**SUPPLIED MATERIAL:**
--

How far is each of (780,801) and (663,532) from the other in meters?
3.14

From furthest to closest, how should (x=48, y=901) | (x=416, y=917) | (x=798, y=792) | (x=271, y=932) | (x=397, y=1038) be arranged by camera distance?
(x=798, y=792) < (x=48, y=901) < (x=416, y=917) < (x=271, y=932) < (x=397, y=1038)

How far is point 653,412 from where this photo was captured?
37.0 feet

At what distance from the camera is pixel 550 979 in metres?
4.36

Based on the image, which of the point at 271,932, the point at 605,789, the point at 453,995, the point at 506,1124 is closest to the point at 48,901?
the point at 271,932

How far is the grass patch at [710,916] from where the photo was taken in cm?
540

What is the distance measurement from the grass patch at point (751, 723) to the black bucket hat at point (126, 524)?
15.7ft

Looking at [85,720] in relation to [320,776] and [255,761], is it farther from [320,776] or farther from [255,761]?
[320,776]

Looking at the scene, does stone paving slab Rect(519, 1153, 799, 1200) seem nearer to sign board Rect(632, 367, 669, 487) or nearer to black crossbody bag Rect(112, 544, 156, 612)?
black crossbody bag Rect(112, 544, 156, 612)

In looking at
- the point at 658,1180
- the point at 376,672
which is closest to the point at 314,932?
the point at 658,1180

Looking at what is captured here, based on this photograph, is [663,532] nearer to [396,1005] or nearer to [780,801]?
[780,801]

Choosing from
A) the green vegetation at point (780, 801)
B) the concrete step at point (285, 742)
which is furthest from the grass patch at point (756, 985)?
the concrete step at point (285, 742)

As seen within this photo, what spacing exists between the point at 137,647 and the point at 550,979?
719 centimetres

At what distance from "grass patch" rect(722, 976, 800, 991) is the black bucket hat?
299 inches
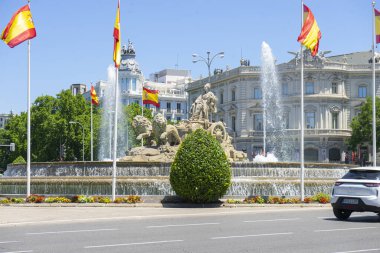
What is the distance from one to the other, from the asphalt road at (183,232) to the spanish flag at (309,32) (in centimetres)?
823

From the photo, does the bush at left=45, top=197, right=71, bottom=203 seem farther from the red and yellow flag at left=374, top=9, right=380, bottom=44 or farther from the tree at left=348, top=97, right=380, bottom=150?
the tree at left=348, top=97, right=380, bottom=150

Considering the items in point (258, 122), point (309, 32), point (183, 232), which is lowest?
point (183, 232)

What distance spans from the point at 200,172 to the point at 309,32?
8.20 m

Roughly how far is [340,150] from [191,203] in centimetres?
5824

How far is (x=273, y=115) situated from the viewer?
265 feet

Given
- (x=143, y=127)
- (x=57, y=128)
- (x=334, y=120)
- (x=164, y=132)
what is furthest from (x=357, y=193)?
(x=334, y=120)

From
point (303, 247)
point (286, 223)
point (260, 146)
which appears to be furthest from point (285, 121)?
point (303, 247)

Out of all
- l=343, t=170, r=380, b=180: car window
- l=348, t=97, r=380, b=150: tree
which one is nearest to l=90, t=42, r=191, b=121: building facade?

--

Rewrite all of the records above, replacing every "grass patch" with "turf patch" and leaving everything else unchanged. Leave the pictures out.

How far is each of (780,801) and (663,532) from the other in meters?
3.14

From furthest to closest, how should (x=48, y=901) | (x=416, y=917) | (x=798, y=792) | (x=271, y=932) | (x=397, y=1038) be arranged by camera distance?
(x=798, y=792) < (x=48, y=901) < (x=416, y=917) < (x=271, y=932) < (x=397, y=1038)

How far is point 653,412 from where this photo was captured?
37.0 feet

At what distance from the camera is pixel 550 979 in metres?
4.36

Based on the image, which of the point at 271,932, the point at 605,789, the point at 453,995, the point at 506,1124 is closest to the point at 48,901?
the point at 271,932

How far is the turf patch at [710,916] from where the photo was taken in cm?
540

What is the distance measurement from the turf patch at point (751, 723) to the black bucket hat at point (126, 524)?
15.7ft

Looking at [85,720] in relation to [320,776] and [255,761], is it farther from [320,776] or farther from [255,761]?
[320,776]

Looking at the scene, does stone paving slab Rect(519, 1153, 799, 1200) seem nearer to sign board Rect(632, 367, 669, 487) or nearer to black crossbody bag Rect(112, 544, 156, 612)?
black crossbody bag Rect(112, 544, 156, 612)

In looking at
- the point at 658,1180
- the point at 376,672
which is closest to the point at 314,932?
the point at 658,1180

Looking at what is captured here, based on this photograph, is [663,532] nearer to [396,1005] or nearer to [780,801]?
[780,801]

Choosing from
A) the green vegetation at point (780, 801)
B) the concrete step at point (285, 742)
which is furthest from the turf patch at point (756, 985)?
the concrete step at point (285, 742)

As seen within this photo, what spacing exists between the point at 137,647 and the point at 550,979?
719 centimetres

At what distance from "turf patch" rect(722, 976, 800, 991) is the black bucket hat?
299 inches
What is the distance from one to the other, from the asphalt road at (183,232) to the spanish flag at (309,32) (in centimetres)?
823

From the photo, does the bush at left=45, top=197, right=71, bottom=203 seem farther from the red and yellow flag at left=374, top=9, right=380, bottom=44 or farther from the tree at left=348, top=97, right=380, bottom=150?
the tree at left=348, top=97, right=380, bottom=150

Considering the items in point (258, 122), point (309, 32), point (183, 232), which is lowest?
point (183, 232)

What distance spans from the point at 200,172 to the point at 309,32?
8.20 m

Roughly how far is [340,150] from [191,203] in centimetres?
5824

How far is (x=273, y=115) situated from the viewer?
265 feet

Given
- (x=143, y=127)
- (x=57, y=128)
- (x=334, y=120)
- (x=164, y=132)
what is furthest from (x=357, y=193)?
(x=334, y=120)

From
point (303, 247)
point (286, 223)
point (260, 146)
which appears to be furthest from point (285, 121)?
point (303, 247)

Out of all
- l=343, t=170, r=380, b=180: car window
- l=348, t=97, r=380, b=150: tree
which one is nearest to l=90, t=42, r=191, b=121: building facade?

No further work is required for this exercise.